Se avevate pensato che in questi giorni fossi stata occupata
in un lettino d’ospedale a gridare come un falco per far uscire un bimbo
altrettanto strepitante tra la tensione del personale ospedaliero e gli
svenimenti di un padre…. sappiate…. Che …eh già…io sono ancora qua…. Come canta
Vasco!
Cioè per un attimo come al solito
ci avevamo creduto anche noi, ma dato il titolo del precedente post questo non
fa testo. Ci avevano creduto anche i nostri parenti, i nostri amici, i nostri
vicini, il mondo intero, ma invece nulla, l’unico a cui non c’ha mai creduto è
Nicolò.
Sono passati due giorni alla dpp,
ma noi si sta qui, come bambole matrioske, sereni in attesa degli eventi. Il
giorno della dpp la ginecologa mi ha attuato la manovra dello scollamento delle
membrane.
Lo scollamento delle membrane
appartiene alla categorie delle manovre che permettono di accelerare o indurre
il travaglio e consiste nello scollare in modo meccanico le membrane
amniocoriali dalla superficie interna del collo dell'utero. È una pratica
che viene messa in atto dal ginecologo o dall’ostetrica per sollecitare
l’inizio del travaglio o per accelerarlo nel caso in cui proceda troppo
lentamente.
Nel mio caso però probabilmente è
stata fatta un po’ troppo presto. La dottoressa probabilmente ha pensato di
precorrere i tempi per via del peso del bambino, dando quindi un’accelerata a
quella grande macchina che faticava a mettersi in moto. Il mio organismo però non
era ancora pronto per il parto, e quindi ho avuto una serie di contrazioni durante
la notte che mi hanno portato in ospedale, ma che sfortunatamente sono state
fini a se stesse, non riuscendo quindi a dare origine al travaglio.

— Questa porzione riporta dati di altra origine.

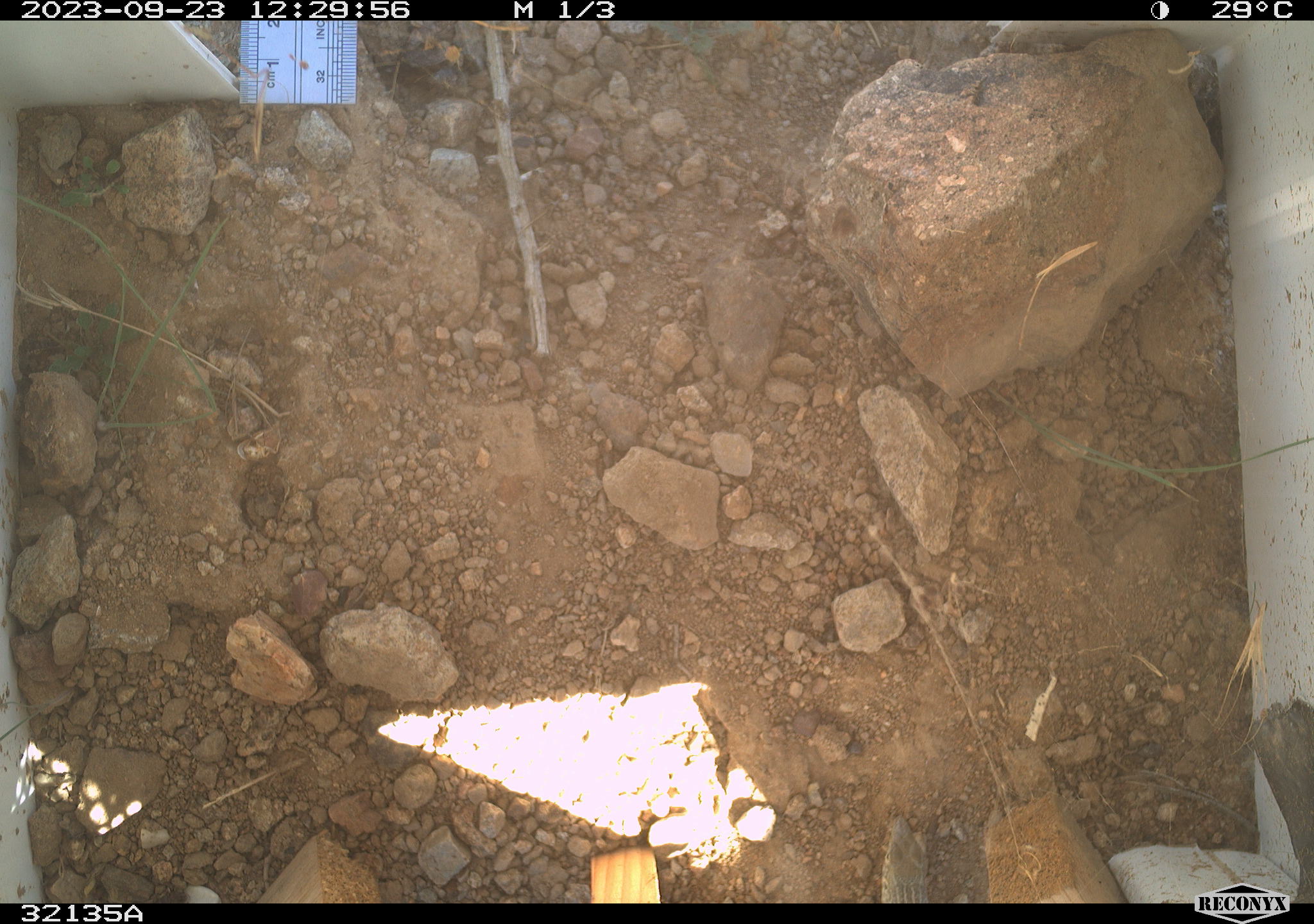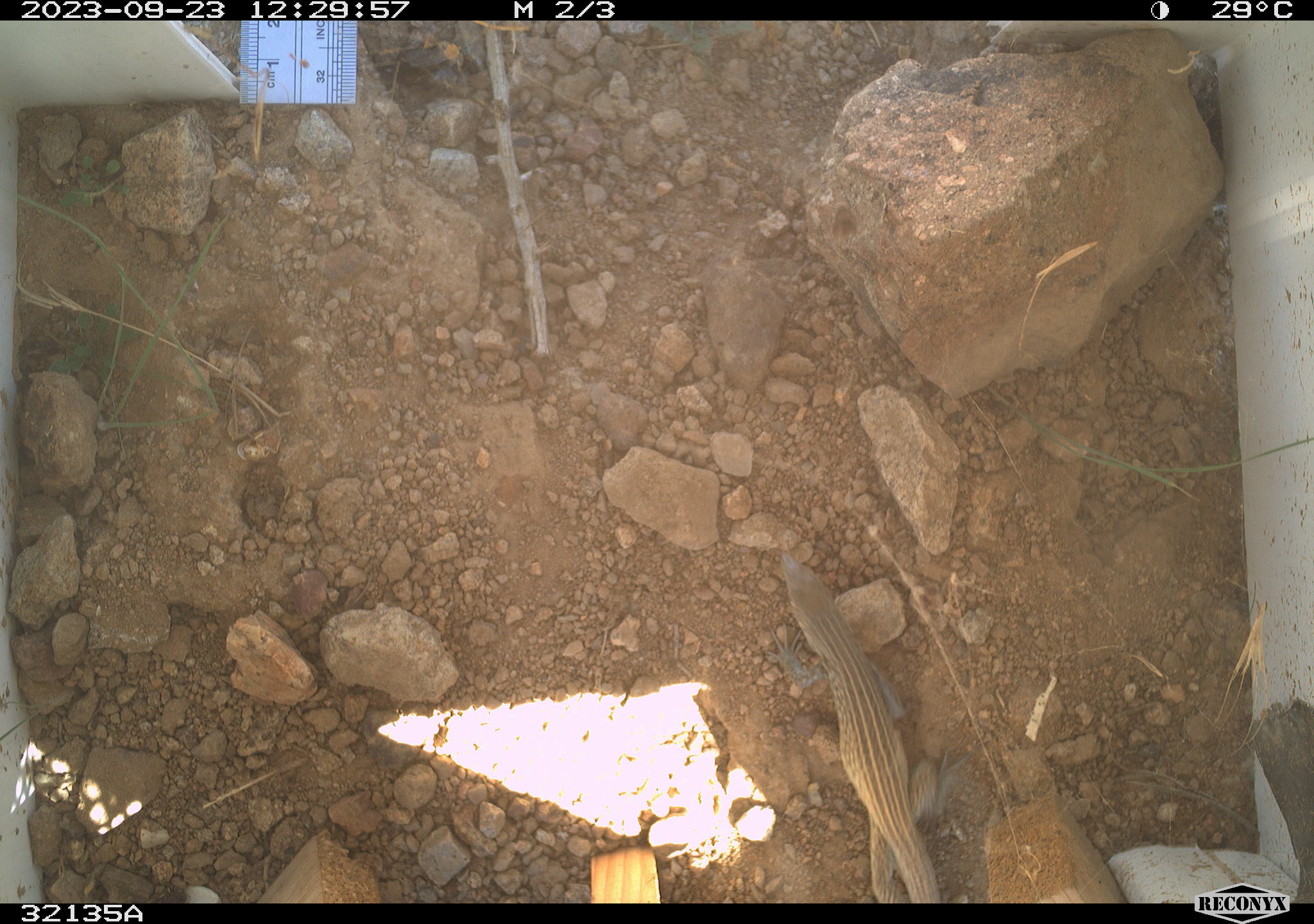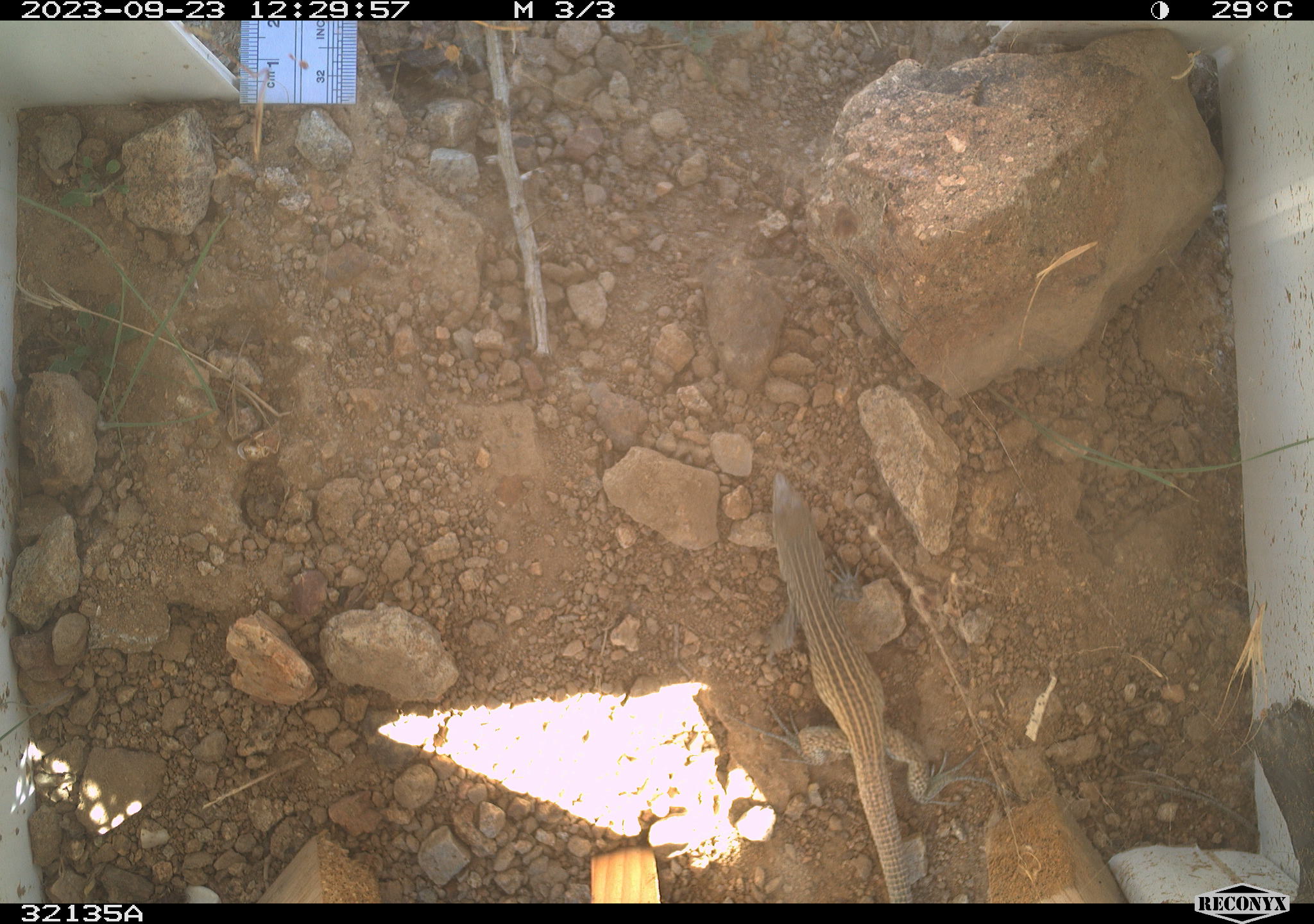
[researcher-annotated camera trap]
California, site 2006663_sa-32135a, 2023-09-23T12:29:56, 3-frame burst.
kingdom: Animalia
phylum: Chordata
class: Reptilia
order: Squamata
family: Teiidae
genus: Aspidoscelis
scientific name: Aspidoscelis tigris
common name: western whiptail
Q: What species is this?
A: Western whiptail (Aspidoscelis tigris).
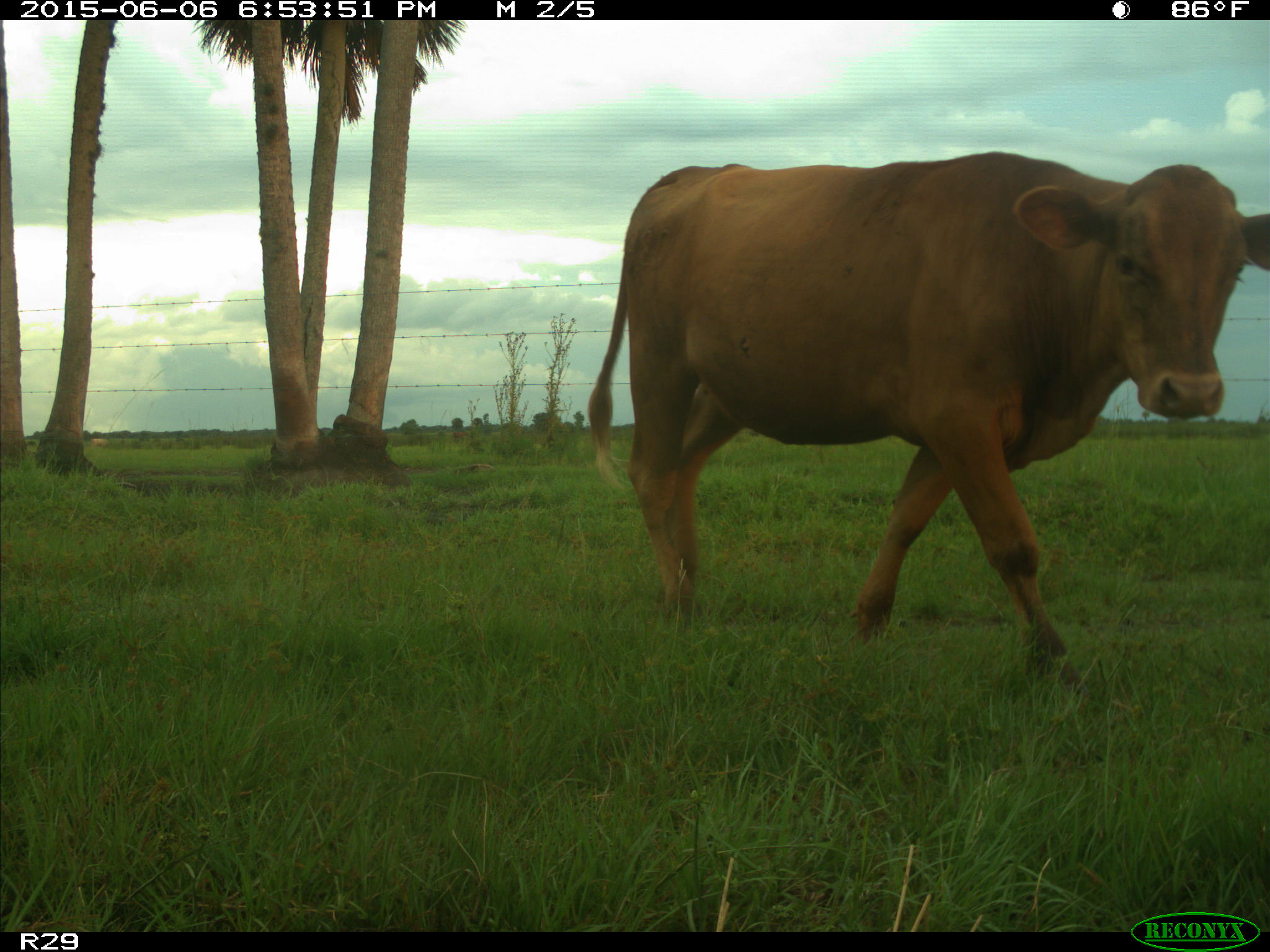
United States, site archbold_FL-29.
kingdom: Animalia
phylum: Chordata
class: Mammalia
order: Artiodactyla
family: Bovidae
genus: Bos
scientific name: Bos taurus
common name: domestic cow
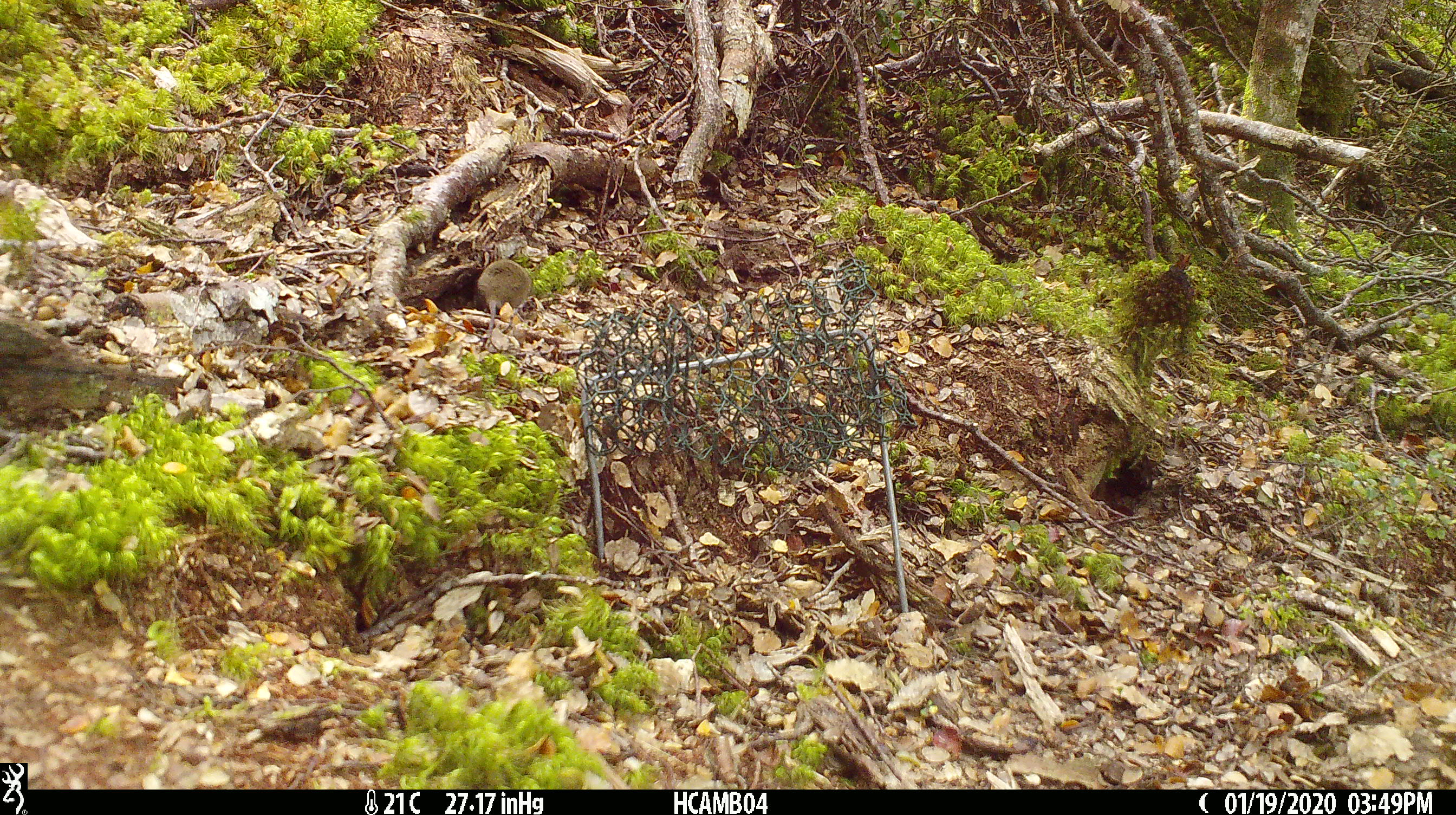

Il processo dovrebbe comunque ad
ogni modo essersi accelerato.
Nicolò manda a dire, che lui non
cede così facilmente, si oppone a qualsiasi manovra di chi intende mettergli
fretta.
Vince lui come al solito, perché a
quanto pare, è lui che comanda in quei quartieri. E’ lui il boss!
Oggi è ritornata la calma. Sono
passati i dolori, sono passate le contrazioni, il mio utero è ritornato sereno.
L’ultimo monitoraggio era lo
specchio della tranquillità. Se avessi fatto un’ecografia, sarebbe comparsa l’immagine
di mio figlio che si fuma una sigaretta, seduto su un muretto con i piedi a
penzoloni oscillanti nel vuoto.
L’utero ad ogni modo inizia ad
aprirsi e ad accorciarsi.
Spero che mio figlio si stia godendo
quindi la sua ultima sigaretta, prima di dare un ultimo sguardo al panorama e
poi saltar giù da quel muretto per venir fuori.
Se quel salto lo facesse di
notte, si renderebbe conto che in cielo ora sta per splendere una bellissima
luna piena, ed è quindi un bellissimo momento per farsi una passeggiata.
Io intanto aspetto che si aprano
le danze. Mi sento pronta, vestita con calze e tutù, un body rosa, le scarpe con
le punte in gesso e i capelli raccolti a chignon. Sono pronta, perfetta e
compenetrata, ma seduta sola sulla panchina degli spogliatoi della palestra.
Spero che prima o poi qualcuno apra quella porta e venga a chiamarmi per dirmi
che finalmente è arrivato il mio turno, è ora di dare inizio alle danze.